### 作業内容
チームとグループの違いを論じた以下の本文全体を、一字一句変えずに書き写してください。

### 本文
________

チームとグループは決定的に異なる

 1980年代初頭、鉄道会社のバーリントン・ノーザン(現バーリントン・ノーザン・サンタフェ鉄道)では、ビル・グリーンウッド率いる少人数のグループが、社内に蔓延する怒りにも近い抵抗にめげることなく、また経営陣たちの反対を押し切ってトレーラーを鉄道輸送するサービス〈ピギーバック〉を開発した。これは後に数十億ドルを稼ぐ事業へと成長する。

 ヒューレット・パッカード(HP)では、医療機器グループが高業績をたたき出していた。この成功は、ディーン・モートン、ルー・プラッド、ベン・ホームズ、ディック・アルバーティング、そして彼らを支えた数人の同志たちのなみなみならぬ努力の賜物にほかならない。彼らは、失敗の烙印を押されていたヘルスケア事業をみごと立て直したのである。

 ナイトリッダーは、傘下の新聞社タラハシー・デモクラットでの成功例をテコに、会長のジム・バッテン(当時。現在はマーク・アーンストが会長兼CEO)が唱える「顧客第一主義」というビジョンを社内に浸透させた。

 そもそもこの試みは、現場の有志14人が広告のミスをなくす活動を始めたことに端を発していた。しばらくして、この14人の使命は全社的な大変革へと発展し、社全体を巻き込みながら新しい使命に取り組むこととなった。

 これらの成功例に共通することは、「チームの成果」であるという点だ。本稿では、真のチームについて述べる。それは、チームと称して動機づけや活性化を狙ったものの、結束のないグループになってしまったものとは異なる。

 高業績を達成するチームとそうではないチームの違いについて、もっと関心を払うべきだろう。しかし困ったことに、チームという言葉や概念は当たり前すぎて、だれもが理解したつもりになっている。

________

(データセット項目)
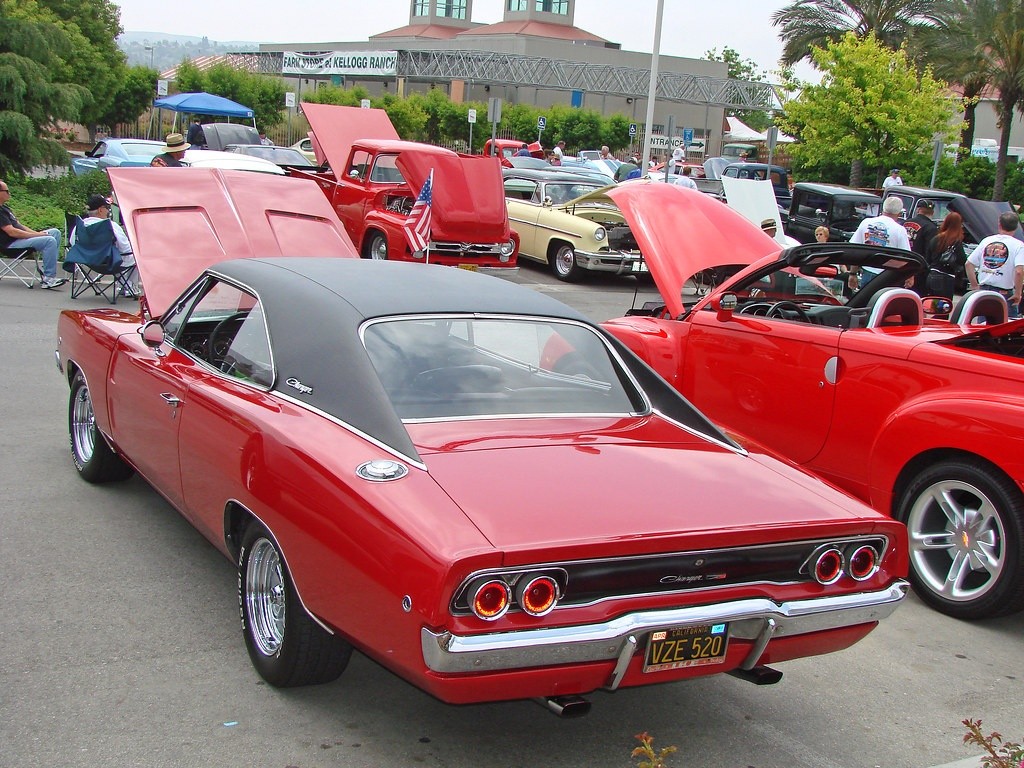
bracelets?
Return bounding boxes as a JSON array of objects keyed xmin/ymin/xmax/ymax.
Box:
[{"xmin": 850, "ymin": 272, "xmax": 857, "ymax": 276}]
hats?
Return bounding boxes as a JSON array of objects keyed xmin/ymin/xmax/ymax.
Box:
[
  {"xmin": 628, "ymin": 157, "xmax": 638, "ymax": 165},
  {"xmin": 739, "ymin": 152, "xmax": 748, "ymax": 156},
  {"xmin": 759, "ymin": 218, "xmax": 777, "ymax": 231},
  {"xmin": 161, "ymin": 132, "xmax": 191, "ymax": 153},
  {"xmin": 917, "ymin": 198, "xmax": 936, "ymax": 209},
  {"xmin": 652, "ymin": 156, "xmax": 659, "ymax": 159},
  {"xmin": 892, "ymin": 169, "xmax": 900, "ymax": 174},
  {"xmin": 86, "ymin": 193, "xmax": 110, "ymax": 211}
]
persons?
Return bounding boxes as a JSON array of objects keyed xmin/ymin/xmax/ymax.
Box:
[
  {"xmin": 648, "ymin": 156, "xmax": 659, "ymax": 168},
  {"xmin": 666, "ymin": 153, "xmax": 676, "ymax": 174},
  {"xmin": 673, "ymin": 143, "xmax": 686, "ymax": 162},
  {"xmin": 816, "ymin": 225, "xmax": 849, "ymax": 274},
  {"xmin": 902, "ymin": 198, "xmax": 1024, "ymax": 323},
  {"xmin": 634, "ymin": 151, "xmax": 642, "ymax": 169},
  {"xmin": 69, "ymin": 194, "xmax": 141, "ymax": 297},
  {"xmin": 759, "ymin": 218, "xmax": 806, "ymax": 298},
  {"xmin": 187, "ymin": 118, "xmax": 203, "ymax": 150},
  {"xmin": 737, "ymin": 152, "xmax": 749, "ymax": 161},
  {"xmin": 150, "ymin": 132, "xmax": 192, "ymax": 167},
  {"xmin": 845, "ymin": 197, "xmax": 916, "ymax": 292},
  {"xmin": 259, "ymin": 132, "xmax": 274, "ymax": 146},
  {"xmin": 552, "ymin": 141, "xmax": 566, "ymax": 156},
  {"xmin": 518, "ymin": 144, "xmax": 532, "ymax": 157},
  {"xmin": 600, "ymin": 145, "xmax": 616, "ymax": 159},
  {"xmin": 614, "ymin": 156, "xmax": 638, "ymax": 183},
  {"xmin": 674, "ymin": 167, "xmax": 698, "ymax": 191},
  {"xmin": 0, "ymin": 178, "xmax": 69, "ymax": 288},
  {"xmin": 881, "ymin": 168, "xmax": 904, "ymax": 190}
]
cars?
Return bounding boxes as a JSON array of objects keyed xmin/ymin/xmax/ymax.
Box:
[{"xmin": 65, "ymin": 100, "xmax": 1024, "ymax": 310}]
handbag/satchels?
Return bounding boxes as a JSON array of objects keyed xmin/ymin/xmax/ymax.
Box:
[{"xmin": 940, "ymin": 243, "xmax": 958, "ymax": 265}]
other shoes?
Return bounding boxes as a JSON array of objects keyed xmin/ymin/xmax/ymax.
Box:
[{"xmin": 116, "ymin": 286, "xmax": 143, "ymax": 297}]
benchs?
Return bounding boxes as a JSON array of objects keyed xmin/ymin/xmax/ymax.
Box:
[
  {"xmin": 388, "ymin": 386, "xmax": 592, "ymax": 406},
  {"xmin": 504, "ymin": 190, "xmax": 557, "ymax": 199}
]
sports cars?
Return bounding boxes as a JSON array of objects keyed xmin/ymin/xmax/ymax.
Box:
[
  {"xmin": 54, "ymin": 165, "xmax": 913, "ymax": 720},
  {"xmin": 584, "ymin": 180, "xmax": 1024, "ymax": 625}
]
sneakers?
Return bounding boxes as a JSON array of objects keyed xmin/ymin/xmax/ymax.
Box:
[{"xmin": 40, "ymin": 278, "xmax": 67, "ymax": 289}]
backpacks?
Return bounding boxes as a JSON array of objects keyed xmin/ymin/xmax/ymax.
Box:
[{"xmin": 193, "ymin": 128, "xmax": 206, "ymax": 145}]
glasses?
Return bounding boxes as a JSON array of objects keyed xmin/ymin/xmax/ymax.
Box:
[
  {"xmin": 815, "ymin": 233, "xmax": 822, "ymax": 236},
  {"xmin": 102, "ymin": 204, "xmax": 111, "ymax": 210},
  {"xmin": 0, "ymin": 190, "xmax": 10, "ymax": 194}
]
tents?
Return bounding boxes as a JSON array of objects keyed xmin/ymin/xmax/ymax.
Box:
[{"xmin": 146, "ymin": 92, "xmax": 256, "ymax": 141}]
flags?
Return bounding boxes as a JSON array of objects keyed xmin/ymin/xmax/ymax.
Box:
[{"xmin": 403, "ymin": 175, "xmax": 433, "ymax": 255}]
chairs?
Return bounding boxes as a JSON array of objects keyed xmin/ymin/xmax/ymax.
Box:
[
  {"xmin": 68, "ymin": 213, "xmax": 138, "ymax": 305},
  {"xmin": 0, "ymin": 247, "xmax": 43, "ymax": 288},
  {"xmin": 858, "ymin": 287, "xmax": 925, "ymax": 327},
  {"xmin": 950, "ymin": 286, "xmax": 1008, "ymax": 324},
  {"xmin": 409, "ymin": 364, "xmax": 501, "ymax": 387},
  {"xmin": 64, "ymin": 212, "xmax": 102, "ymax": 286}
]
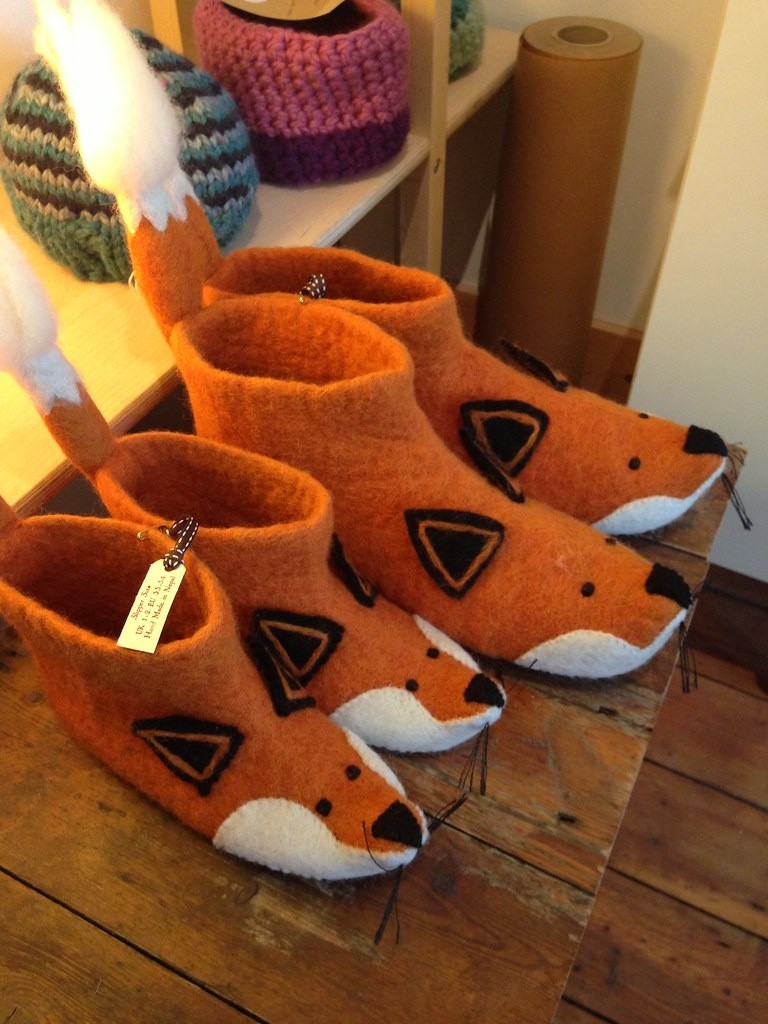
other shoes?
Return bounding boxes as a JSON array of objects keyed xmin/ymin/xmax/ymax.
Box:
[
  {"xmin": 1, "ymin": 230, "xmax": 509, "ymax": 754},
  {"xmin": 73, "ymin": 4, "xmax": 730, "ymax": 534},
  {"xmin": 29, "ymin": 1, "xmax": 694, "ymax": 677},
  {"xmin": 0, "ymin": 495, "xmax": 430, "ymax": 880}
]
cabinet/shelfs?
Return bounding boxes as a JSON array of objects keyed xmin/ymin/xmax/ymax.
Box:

________

### 解答例
チームとグループは決定的に異なる

 1980年代初頭、鉄道会社のバーリントン・ノーザン(現バーリントン・ノーザン・サンタフェ鉄道)では、ビル・グリーンウッド率いる少人数のグループが、社内に蔓延する怒りにも近い抵抗にめげることなく、また経営陣たちの反対を押し切ってトレーラーを鉄道輸送するサービス〈ピギーバック〉を開発した。これは後に数十億ドルを稼ぐ事業へと成長する。

 ヒューレット・パッカード(HP)では、医療機器グループが高業績をたたき出していた。この成功は、ディーン・モートン、ルー・プラッド、ベン・ホームズ、ディック・アルバーティング、そして彼らを支えた数人の同志たちのなみなみならぬ努力の賜物にほかならない。彼らは、失敗の烙印を押されていたヘルスケア事業をみごと立て直したのである。

 ナイトリッダーは、傘下の新聞社タラハシー・デモクラットでの成功例をテコに、会長のジム・バッテン(当時。現在はマーク・アーンストが会長兼CEO)が唱える「顧客第一主義」というビジョンを社内に浸透させた。

 そもそもこの試みは、現場の有志14人が広告のミスをなくす活動を始めたことに端を発していた。しばらくして、この14人の使命は全社的な大変革へと発展し、社全体を巻き込みながら新しい使命に取り組むこととなった。

 これらの成功例に共通することは、「チームの成果」であるという点だ。本稿では、真のチームについて述べる。それは、チームと称して動機づけや活性化を狙ったものの、結束のないグループになってしまったものとは異なる。

 高業績を達成するチームとそうではないチームの違いについて、もっと関心を払うべきだろう。しかし困ったことに、チームという言葉や概念は当たり前すぎて、だれもが理解したつもりになっている。